This originally in the Sunday Times (behind a pay-wall) and now in the Mail on Sunday.
A controversial gay dean has threatened to take the Church of England to court after he was blocked from becoming a bishop.
The Very Rev Jeffrey John, Dean of St Albans, has instructed an eminent employment lawyer to complain to Church officials after being rejected for the role of Bishop of Southwark.
Sources say the dean, one of the most contentious figures in the Church, believes he could sue officials under the Equality Act 2010, which bans discrimination on the grounds of sexuality. Such a case could create a damaging new rift within the CoE.

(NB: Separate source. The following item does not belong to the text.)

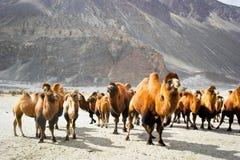 Οι διπλές καμήλες εξογκωμάτων Στοκ Εικόνες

Dr John was at the centre of a storm in 2003 when forced to step down as Bishop of Reading by Archbishop of Canterbury Rowan Williams after it became known that he was in a gay, though celibate, relationship. The furore fuelled a bitter civil war within the Anglican Church that has dominated Dr Williams’s decade in office.
The dean was again a cause of infighting in 2010 when he was a candidate for Bishop of Southwark. A respected theologian and former canon at Southwark Cathedral, he had strong backing from senior Church liberals and it was said even David Cameron was supportive.
But the Crown Nominations Commission, whose members are responsible for selecting bishops and include Dr Williams, appointed another candidate. Dr John was said to be furious and his supporters’ anger was stoked by a memo by another member of the commission, the late Dean of Southwark Colin Slee, claiming Dr Williams was one of those who tried to ‘wreck’ Dr John’s chances.
Dr John has instructed Alison Downie, partner and head of employment at London lawyers Goodman Derrick, to write to the Commission to suggest it risks breaching gay equality laws if it is blocking the dean over his homosexuality.
Ms Downie previously acted for a gay youth worker who successfully sued the Church in 2008 after the Bishop of Hereford Anthony Priddis refused him a job.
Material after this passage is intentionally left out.